▶ [Exercise brief]: Can you reproduce the stretch of the passage on BDNF/TrkB signaling in lung fibrosis from "The TrkB receptor" through "address fibroblasts phenotype.", replacing "intriguing" with "promising"?

▶ [Passage provided]:
+ + + + +
The TrkB receptor has been reported to possess an essential role in airway branching and alveolarization [32], and NTs and their receptors have also been considered as intriguing molecules in several adult lung diseases including IPF [33,34,35,36]. However, apart from these limited results there is no clear data about the biological role the BDNF/TrkB signaling pathway in idiopathic pulmonary fibrosis.

Our results, for the first time, demonstrate that the activation of BDNF/TrkB signaling pathway plays an important role in EMT in primary fibroblast cell cultures from fibrotic lung and that TrkB may address fibroblasts phenotype.

These data provide new insight that fibroblasts can also form locally by EMT during lung fibrosis. Therefore, a part of fibroblasts located in fibrotic lung may derive from epithelial cells. Epithelium, with the damage of basal membrane, during the fibrotic process within the lung, detach from their functional units losing their morphogenic features. It is well known that type II alveolar epithelial cells possess proliferative potential [37]. In vivo and in vivo results underline that these cells may be progenitors of mesenchymal cells contributing to the pool of expanded fibroblasts during lung injury in mice [37]. Local secretion of pro EMT cytokines, usually found in the transitional environment, may drive these effects. BDNF may have a role in this transition, by binding high affinity TrkB receptor. BDNF is able to induce an increase in mesenchymal markers, but its inhibition, by specific receptor antagonists, promote epithelial marker re-expression [19, 30, 38].
+ + + + +
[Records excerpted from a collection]
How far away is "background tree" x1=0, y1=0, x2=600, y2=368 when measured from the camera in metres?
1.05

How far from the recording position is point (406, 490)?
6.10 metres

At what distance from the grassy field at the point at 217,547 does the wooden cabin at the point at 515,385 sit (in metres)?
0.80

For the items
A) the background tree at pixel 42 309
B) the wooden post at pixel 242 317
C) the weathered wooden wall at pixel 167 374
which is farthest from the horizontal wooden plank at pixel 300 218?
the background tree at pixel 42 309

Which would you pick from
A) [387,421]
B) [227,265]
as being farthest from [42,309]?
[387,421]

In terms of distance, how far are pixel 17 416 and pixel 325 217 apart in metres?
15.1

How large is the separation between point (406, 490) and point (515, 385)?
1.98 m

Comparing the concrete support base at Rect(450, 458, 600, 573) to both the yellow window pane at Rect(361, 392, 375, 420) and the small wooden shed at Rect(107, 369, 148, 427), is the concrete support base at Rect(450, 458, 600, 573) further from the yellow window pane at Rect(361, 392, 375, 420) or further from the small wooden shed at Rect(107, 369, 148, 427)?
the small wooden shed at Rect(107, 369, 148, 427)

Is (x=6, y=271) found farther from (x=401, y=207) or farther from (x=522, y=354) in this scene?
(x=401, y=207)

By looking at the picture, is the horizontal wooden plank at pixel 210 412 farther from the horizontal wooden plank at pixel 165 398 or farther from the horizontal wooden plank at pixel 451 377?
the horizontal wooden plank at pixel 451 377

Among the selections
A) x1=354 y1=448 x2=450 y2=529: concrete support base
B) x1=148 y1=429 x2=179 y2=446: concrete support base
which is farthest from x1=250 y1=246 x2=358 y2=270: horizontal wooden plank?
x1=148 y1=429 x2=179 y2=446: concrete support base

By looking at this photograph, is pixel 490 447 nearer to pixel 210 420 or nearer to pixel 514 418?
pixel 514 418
+ + + + +
▶ [Result of the exercise]:
The TrkB receptor has been reported to possess an essential role in airway branching and alveolarization [32], and NTs and their receptors have also been considered as promising molecules in several adult lung diseases including IPF [33,34,35,36]. However, apart from these limited results there is no clear data about the biological role the BDNF/TrkB signaling pathway in idiopathic pulmonary fibrosis.

Our results, for the first time, demonstrate that the activation of BDNF/TrkB signaling pathway plays an important role in EMT in primary fibroblast cell cultures from fibrotic lung and that TrkB may address fibroblasts phenotype.